▶ [Document text]:
::::::::

The Internet brings us access to multimedia databases with billions of objects. The massive change in the amount of data available to researchers is changing the face of multimedia. In many domains, speech-recognition is most notable, people have observed that the best way to improve their algorithm’s performance is to add more data. Starting with hidden-Markov models (HMMs) and support-vector machines, people have applied ever greater amounts of data to their problems and been rewarded with new levels of performance.
What are the new algorithms and ideas that are necessary to work with such large databases of imagery, video, music, speech, and text? How do we define the scope of a problem, and how do we apply modern clusters of processors to these problems? What does it take to collect, manage and deliver solutions with millions of objects and petabytes of data?
In this tutorial we will present a range of algorithms and tools that make it easy/easier to scale our work to Internet-sized collections of multimedia. This tutorial will give attendees the tools they need to make use of large-scale datasets.The tutorial will start by providing attendees an overview and pointers to the tools that will allow them to scale their work to modern datasets. The tutorial discusses the theoretical and practical problem with large data, applications where large amounts of data are important to consider, types of algorithms that are practical with such large datasets, and examples of implementation techniques that make these algorithms practical. Many real-world examples and results illustrate the tutorial.

::::::::

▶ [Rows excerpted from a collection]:
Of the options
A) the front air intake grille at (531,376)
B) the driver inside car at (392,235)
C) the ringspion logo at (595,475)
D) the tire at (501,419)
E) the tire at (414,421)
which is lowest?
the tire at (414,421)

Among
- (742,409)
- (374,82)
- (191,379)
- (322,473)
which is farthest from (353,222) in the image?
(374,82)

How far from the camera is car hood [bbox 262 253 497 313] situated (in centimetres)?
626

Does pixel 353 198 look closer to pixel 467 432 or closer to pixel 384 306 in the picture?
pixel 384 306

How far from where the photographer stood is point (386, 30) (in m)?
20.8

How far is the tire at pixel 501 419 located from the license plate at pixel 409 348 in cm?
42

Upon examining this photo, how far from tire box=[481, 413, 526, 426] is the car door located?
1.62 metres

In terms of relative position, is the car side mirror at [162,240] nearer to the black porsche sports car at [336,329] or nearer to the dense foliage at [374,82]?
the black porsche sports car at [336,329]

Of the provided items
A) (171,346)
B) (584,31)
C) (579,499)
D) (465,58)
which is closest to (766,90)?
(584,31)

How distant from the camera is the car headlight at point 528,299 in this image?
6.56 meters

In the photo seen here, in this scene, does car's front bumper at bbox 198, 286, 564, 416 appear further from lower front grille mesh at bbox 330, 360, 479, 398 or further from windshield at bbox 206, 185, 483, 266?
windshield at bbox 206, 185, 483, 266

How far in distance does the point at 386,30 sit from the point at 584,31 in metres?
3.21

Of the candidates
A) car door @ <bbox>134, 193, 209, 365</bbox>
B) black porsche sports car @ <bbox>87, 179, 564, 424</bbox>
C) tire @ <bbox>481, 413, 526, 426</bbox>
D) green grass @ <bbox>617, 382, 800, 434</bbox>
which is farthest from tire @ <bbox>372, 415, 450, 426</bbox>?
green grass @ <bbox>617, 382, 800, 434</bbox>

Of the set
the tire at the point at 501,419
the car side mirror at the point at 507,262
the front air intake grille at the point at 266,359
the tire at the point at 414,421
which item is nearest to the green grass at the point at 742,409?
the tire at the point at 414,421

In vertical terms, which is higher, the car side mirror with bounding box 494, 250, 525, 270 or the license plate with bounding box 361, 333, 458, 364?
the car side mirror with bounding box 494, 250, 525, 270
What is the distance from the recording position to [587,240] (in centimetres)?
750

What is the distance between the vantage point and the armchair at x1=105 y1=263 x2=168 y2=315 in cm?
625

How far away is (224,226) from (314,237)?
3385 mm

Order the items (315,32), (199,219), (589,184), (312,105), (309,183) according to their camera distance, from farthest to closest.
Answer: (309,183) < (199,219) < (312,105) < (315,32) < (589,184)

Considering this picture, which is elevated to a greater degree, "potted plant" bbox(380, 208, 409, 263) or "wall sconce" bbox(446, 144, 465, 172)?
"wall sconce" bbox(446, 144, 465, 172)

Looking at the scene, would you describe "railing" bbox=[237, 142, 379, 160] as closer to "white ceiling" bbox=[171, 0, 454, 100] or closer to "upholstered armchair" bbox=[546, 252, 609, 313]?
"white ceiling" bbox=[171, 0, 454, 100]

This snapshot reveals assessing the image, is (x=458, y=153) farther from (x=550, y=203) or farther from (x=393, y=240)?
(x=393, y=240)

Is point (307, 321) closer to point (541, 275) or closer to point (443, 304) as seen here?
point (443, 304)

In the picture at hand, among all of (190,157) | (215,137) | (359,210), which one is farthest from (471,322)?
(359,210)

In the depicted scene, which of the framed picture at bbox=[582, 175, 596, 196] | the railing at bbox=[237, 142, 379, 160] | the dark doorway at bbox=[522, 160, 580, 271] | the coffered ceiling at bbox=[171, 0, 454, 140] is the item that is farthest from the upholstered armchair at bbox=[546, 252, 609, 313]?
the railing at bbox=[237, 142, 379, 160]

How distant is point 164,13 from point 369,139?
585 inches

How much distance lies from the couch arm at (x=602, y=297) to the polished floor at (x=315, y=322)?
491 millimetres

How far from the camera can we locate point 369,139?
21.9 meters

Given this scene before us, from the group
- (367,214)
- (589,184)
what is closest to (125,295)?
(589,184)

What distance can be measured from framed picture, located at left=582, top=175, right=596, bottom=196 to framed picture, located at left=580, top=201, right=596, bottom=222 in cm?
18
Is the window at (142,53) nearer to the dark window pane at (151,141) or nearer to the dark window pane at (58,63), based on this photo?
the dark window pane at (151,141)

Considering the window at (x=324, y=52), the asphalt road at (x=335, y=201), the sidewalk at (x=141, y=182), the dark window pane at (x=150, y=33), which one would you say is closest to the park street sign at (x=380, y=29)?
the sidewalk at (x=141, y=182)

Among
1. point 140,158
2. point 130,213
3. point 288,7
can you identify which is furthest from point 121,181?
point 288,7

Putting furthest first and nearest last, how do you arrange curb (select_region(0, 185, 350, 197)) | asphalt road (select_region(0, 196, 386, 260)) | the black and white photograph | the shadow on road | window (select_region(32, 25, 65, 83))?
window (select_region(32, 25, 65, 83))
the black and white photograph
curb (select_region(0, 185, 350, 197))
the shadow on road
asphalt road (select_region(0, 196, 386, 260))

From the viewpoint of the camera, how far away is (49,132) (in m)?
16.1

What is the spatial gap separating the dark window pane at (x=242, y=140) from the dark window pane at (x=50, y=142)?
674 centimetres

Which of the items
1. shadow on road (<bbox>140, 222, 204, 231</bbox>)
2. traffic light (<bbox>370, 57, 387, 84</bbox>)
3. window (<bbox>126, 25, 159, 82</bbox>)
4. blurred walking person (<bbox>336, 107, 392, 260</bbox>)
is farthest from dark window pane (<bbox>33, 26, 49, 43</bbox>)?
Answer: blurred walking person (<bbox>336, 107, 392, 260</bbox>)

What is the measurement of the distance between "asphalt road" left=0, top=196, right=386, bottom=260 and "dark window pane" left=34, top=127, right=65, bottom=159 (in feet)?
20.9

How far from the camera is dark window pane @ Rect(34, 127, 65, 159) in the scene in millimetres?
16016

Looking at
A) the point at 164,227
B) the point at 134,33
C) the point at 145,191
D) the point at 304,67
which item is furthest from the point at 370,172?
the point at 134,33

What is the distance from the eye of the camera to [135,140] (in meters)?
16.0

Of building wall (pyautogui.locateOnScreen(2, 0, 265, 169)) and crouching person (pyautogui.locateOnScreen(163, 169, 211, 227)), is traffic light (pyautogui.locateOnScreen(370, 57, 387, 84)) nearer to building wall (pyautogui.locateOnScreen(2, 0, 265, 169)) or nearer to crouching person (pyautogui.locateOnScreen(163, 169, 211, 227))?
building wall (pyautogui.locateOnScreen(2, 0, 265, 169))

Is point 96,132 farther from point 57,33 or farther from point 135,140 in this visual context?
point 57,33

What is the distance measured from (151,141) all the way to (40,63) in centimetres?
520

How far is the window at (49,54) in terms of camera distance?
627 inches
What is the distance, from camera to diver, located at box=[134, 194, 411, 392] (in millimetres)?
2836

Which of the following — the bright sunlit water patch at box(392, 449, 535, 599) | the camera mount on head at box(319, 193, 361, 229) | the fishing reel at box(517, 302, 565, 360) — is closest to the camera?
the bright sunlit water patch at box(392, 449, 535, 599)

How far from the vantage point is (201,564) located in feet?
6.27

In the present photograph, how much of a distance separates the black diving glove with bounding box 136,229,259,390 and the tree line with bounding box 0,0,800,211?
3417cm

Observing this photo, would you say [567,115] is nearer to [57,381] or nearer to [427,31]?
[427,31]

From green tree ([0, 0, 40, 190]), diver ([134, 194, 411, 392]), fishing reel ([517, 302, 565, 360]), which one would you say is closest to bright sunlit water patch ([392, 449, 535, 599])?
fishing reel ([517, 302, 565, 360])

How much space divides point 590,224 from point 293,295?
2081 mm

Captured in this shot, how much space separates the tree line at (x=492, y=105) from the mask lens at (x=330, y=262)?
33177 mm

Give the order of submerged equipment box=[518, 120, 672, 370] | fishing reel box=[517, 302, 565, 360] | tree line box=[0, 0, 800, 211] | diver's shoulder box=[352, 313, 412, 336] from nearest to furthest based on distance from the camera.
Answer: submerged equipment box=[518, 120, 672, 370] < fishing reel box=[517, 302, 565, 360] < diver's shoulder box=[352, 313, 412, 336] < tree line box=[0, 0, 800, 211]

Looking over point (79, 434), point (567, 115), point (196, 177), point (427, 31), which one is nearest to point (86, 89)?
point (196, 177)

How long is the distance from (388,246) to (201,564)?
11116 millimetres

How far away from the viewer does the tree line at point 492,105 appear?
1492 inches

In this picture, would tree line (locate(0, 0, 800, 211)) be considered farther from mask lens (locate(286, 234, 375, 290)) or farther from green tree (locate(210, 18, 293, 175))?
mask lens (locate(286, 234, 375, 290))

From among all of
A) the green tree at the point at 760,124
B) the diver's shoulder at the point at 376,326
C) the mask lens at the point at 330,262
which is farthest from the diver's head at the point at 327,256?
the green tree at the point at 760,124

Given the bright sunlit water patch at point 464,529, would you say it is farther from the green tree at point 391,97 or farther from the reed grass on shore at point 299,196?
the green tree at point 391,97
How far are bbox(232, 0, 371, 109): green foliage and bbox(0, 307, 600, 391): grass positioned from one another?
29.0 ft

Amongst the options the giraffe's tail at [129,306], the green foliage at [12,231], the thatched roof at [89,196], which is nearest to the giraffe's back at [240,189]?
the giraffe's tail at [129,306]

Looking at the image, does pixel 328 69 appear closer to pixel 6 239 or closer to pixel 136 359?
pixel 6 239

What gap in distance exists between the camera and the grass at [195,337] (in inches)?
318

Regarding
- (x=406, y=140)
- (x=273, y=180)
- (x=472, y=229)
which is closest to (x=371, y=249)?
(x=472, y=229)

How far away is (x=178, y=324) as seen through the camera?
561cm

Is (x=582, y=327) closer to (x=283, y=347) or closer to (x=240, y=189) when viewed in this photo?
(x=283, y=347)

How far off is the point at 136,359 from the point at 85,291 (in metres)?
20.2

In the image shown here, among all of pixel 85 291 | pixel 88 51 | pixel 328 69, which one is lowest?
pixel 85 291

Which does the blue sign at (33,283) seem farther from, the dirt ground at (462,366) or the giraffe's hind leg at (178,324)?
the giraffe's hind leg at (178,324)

::::::::

▶ [Task requirements]: From the tutorial description above, extract the passage starting at "The Internet brings" and ending at "petabytes of data?", copying it word for word.

▶ [Task output]:
The Internet brings us access to multimedia databases with billions of objects. The massive change in the amount of data available to researchers is changing the face of multimedia. In many domains, speech-recognition is most notable, people have observed that the best way to improve their algorithm’s performance is to add more data. Starting with hidden-Markov models (HMMs) and support-vector machines, people have applied ever greater amounts of data to their problems and been rewarded with new levels of performance.
What are the new algorithms and ideas that are necessary to work with such large databases of imagery, video, music, speech, and text? How do we define the scope of a problem, and how do we apply modern clusters of processors to these problems? What does it take to collect, manage and deliver solutions with millions of objects and petabytes of data?